### Work instructions
Reproduce the data below word for word, omitting the pictures.

━━━━━━━━━━

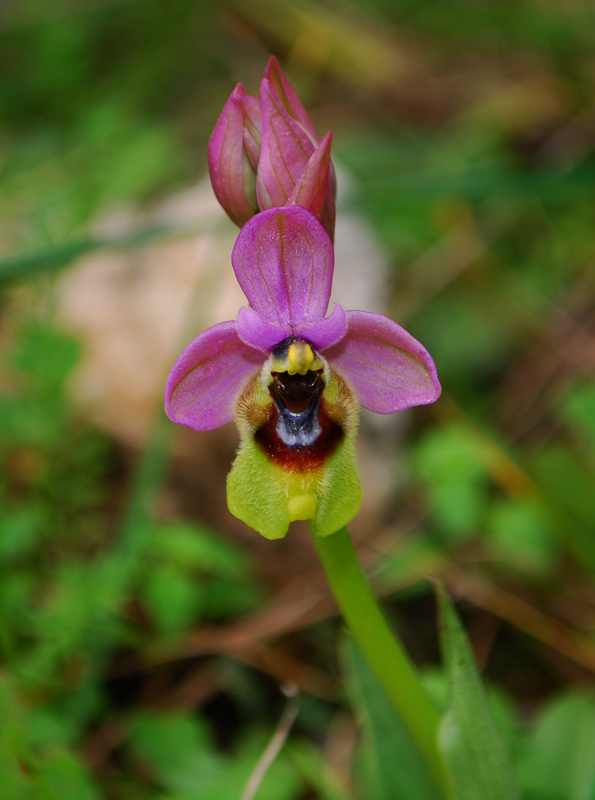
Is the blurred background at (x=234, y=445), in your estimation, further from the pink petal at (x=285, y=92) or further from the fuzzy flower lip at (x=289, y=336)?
the pink petal at (x=285, y=92)

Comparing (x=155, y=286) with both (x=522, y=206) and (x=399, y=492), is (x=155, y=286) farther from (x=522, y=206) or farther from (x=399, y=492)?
(x=522, y=206)

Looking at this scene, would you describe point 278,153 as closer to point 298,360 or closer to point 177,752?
point 298,360

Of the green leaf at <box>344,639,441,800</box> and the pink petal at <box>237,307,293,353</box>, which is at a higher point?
the pink petal at <box>237,307,293,353</box>

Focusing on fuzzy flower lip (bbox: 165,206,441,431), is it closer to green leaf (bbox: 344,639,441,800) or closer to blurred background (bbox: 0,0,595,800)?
blurred background (bbox: 0,0,595,800)

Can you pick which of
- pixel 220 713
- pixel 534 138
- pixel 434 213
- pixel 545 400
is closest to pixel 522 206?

━━━━━━━━━━

### Answer
Is the blurred background at (x=234, y=445), in your estimation, further from the pink petal at (x=285, y=92) or further from the fuzzy flower lip at (x=289, y=336)?
the pink petal at (x=285, y=92)

Comparing (x=155, y=286) with both (x=522, y=206) and (x=399, y=492), is (x=155, y=286) farther from (x=522, y=206) or farther from (x=399, y=492)?
(x=522, y=206)

Looking at this scene, would you describe point 278,153 as closer to point 298,360 or closer to point 177,752?
point 298,360

Of the green leaf at <box>344,639,441,800</box> and the pink petal at <box>237,307,293,353</box>, which is at a higher point?
the pink petal at <box>237,307,293,353</box>

Focusing on fuzzy flower lip (bbox: 165,206,441,431), is it closer to green leaf (bbox: 344,639,441,800) or closer to blurred background (bbox: 0,0,595,800)?
blurred background (bbox: 0,0,595,800)

Can you pick which of
- pixel 220 713
- pixel 534 138
- pixel 434 213
- pixel 545 400
is closest to pixel 522 206?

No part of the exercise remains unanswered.